Prince Bolkonsky dies in my grandmother’s bedroom. Levin and
Oblonsky dine at Blackie’s House of Beef (in Washington, D.C.). Mr.
Darcy snubs Elizabeth Bennet in my parochial school lunchroom —
which is also the scene of the ball that enchants Emma Bovary.
When I read imaginative literature, the action often takes place
in the settings of my own past, especially of my childhood. The
results are frequently preposterous, as when Dr. Johnson and his
cronies gather in my pediatrician’s waiting room. Sometimes they’re
absurdly literal, as when Jay Gatsby takes Nick Carroway to a
speakeasy in the basement of the house where I grew up. (Fitzgerald
writes that the saloon is in a cellar.) The associations can make a
not-so-mysterious psychological sense, as when Dmitri Karamazov
holds a raucous party, then undergoes interrogation on suspicion of
murder, in the classroom where I had to sit through ninth-grade
study hall.
Occasionally I’m proud of my misplacements, if they imply an
eccentric sophistication. When Flaubert’s Frédéric
Moreau sets off from Paris by steamboat, as far as I’m concerned
he’s headed up the Yangtze river from Shanghai. (I’ve been there,
you see.) More frequently, though, I’m embarrassed by what I
imagine, as when Frédéric attends an aristocratic
party held in Mr. Wilson’s living room (from the T.V. sitcom
“Dennis the Menace” — as real to me, once, as any place I’d
actually been).
I once asked a friend if she had my same problem. “But I have a
very wide visual vocabulary,” she said. If the text indicated an
eighteenth-century English country house, or a Renaissance villa in
Tuscany, or a pastoral scene (the sort of thing that almost always
sends me back to the junior-high football field near my parents’

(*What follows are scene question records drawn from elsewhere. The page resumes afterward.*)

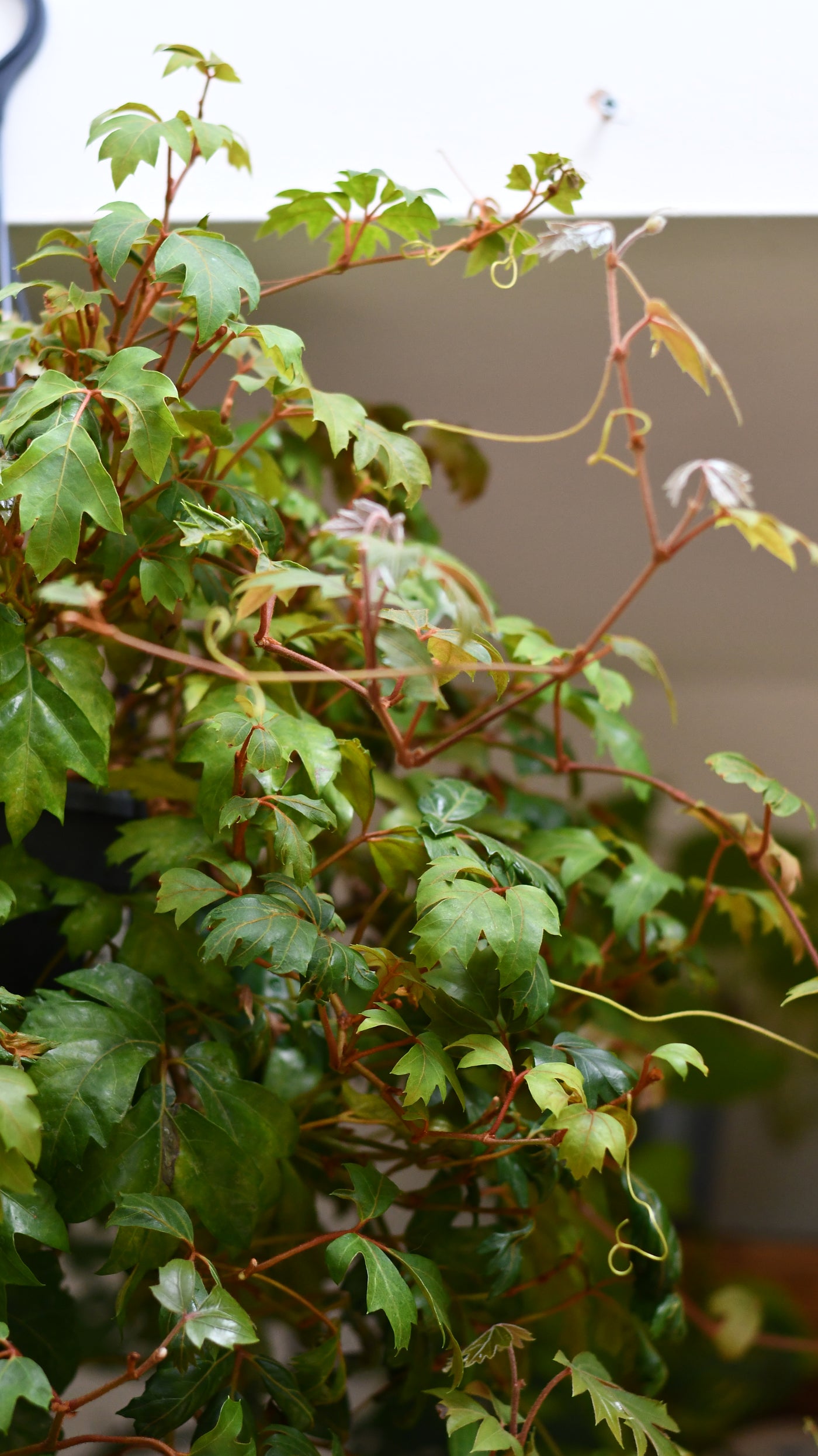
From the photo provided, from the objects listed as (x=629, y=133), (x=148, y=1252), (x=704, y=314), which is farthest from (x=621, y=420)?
(x=148, y=1252)

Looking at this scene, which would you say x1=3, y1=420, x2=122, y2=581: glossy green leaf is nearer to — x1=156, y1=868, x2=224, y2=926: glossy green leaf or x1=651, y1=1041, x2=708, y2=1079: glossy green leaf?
x1=156, y1=868, x2=224, y2=926: glossy green leaf

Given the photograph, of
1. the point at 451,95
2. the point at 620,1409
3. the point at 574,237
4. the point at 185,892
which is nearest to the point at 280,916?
the point at 185,892

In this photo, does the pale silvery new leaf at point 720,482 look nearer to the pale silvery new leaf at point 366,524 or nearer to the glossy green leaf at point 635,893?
the pale silvery new leaf at point 366,524

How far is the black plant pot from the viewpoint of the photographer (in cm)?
86

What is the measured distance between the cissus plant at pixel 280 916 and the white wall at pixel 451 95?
5.9 inches

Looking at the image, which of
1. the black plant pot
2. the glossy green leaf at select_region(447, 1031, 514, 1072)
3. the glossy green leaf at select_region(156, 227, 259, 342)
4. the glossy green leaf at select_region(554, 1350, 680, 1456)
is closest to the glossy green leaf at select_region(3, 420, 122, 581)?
the glossy green leaf at select_region(156, 227, 259, 342)

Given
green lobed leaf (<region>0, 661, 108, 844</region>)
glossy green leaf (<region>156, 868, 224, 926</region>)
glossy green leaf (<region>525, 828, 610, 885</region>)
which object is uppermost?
green lobed leaf (<region>0, 661, 108, 844</region>)

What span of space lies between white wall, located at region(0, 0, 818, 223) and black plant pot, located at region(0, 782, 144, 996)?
62cm

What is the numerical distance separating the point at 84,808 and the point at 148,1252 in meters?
0.40

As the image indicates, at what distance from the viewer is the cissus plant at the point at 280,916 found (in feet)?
2.09

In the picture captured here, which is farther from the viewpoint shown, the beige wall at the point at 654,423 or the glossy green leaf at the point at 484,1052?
the beige wall at the point at 654,423

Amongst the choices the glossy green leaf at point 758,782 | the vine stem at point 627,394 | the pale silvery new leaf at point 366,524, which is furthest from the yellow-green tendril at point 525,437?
the glossy green leaf at point 758,782

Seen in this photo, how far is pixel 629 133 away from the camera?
1.02 meters

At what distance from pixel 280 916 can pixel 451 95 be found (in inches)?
34.3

house), she could call up something suitable. But after all, she’s
a professional painter.
My own visual vocabulary has grown over the years, and I’m
increasingly able to put together composite images whose sources
are hard to detect, or long forgotten, and which can therefore pass
for original. Yet when I read the most vivid, arresting, and moving
literature, I still find myself seeing the wrong, familiar
places.
For a long time I worried that this tendency betrayed a failing
much more shameful than a lack of experience: i.e., a feeble
imagination. Now I’m resigned to my way of inhabiting a book and
allowing it to inhabit me. Virgil didn’t envision Trojans and
Italians battling in a park in Chevy Chase, Maryland, but when I
do, I’m being as true as I can to the spirit of the Aeneid. (At
least that was the best I could do when I last read it. After two
and a half years in Italy, it might be time for another try.)
At any rate, I’m happier with my homely imaginings than I would
be with the experience of a certain literature professor I know.
When I asked her what sorts of pictures fiction conjures up in her
mind, she said: “Oh, I read too quickly for that to be an issue.”
Which I took to mean that she sees nothing at all.